Hitherto Labour governments in Britain have succeeded only in influencing events. They have gained only a limited role in defining the future of society. They have not provided sufficient mechanisms of root change. We have had liberal reform rather than radical restructuring. Wilson came close but was fatally undermined by powerful and ruthless vested interests.

Creating a coherent framework depends on rapid action before the backlash can gather strength. Effective policies articulated by benevolent discourse can secure the common core of support to withstand the reaction. The backlash will come not from international capital alone but from populist resentment of ‘intellectual privilege’ and ‘foreign intrusions’. Believing they are defending national history, the backlashers will be defending money and power, although the bus stop falangists will have neither.

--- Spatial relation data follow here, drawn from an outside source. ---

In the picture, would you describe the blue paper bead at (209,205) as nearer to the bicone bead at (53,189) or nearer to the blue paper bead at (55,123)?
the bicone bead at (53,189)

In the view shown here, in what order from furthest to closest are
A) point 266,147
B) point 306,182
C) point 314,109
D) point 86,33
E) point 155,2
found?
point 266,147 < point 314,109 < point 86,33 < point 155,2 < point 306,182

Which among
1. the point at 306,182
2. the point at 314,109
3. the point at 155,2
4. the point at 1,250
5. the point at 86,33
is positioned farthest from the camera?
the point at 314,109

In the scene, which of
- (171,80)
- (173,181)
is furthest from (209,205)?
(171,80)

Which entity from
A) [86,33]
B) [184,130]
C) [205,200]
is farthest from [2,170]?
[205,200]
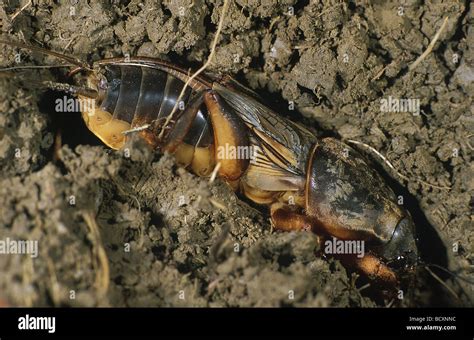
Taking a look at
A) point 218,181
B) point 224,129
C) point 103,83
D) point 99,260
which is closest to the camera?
point 99,260

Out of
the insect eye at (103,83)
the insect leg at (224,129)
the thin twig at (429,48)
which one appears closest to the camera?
the insect eye at (103,83)

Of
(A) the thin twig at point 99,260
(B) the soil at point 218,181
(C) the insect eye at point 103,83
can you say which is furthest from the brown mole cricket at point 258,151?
(A) the thin twig at point 99,260

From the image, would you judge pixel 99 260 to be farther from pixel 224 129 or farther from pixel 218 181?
pixel 224 129

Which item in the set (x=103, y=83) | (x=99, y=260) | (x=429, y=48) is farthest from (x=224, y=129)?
(x=429, y=48)

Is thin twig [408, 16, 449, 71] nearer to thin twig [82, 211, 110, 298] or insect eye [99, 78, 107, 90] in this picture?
insect eye [99, 78, 107, 90]

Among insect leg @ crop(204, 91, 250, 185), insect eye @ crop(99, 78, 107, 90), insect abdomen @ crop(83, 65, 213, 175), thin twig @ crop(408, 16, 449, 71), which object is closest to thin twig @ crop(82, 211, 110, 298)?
insect abdomen @ crop(83, 65, 213, 175)

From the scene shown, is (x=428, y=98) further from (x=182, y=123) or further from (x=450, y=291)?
(x=182, y=123)

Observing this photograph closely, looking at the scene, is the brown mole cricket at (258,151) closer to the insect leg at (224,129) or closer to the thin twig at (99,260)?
the insect leg at (224,129)
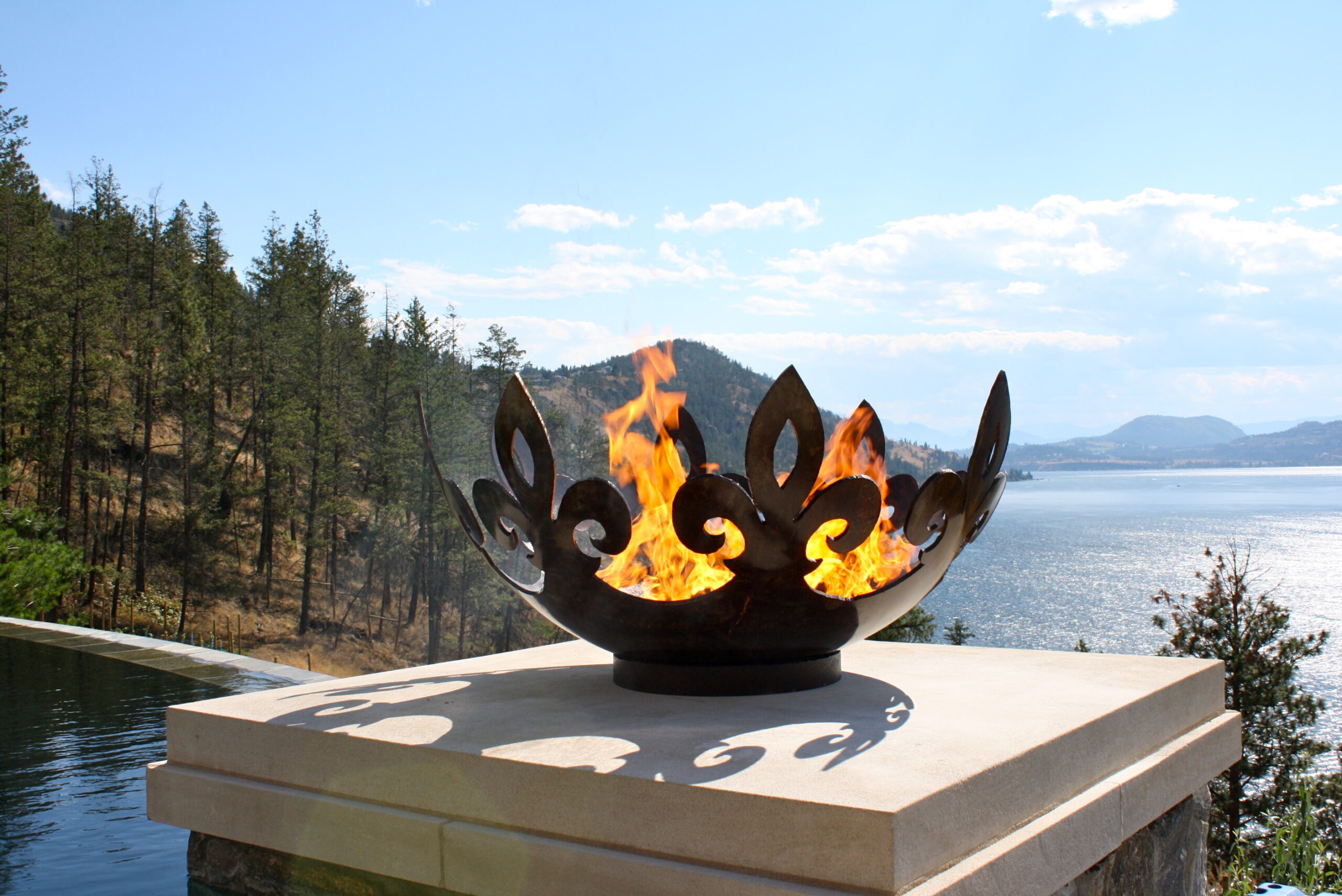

It would be good to believe that the liberal [or ‘balanced’] media should stand firm against the reaction. Of this we cannot be sure. After the euphoria of victory the future is uncertain.

Measured responses are not what a vengeful reaction wants. The rich and varied history of international Socialism has been diminished and traduced by unconscionable tongues. The remarkable testimonies of resistance and transformation have fallen silent. They are struggling to speak again. It is possible they will be heard, but recidivist tendencies are a perpetual threat.

The indications so far are that any hearing given to the current Labour leadership is at best uncomprehending. Obsessing about the failings of the USSR [and never mentioning anything positive] is more the style. A monotonous litany of prevarications and distortions is the preferred option.

We know what to expect. Everyday acts of resistance shall be as necessary then as they are now. No government can succeed alone. Democracy, the great conversation, requires us to continue speaking. A market society is not the last word except in inscribing its own epitaph. It is neither strong nor stable. A good society is both and so much more.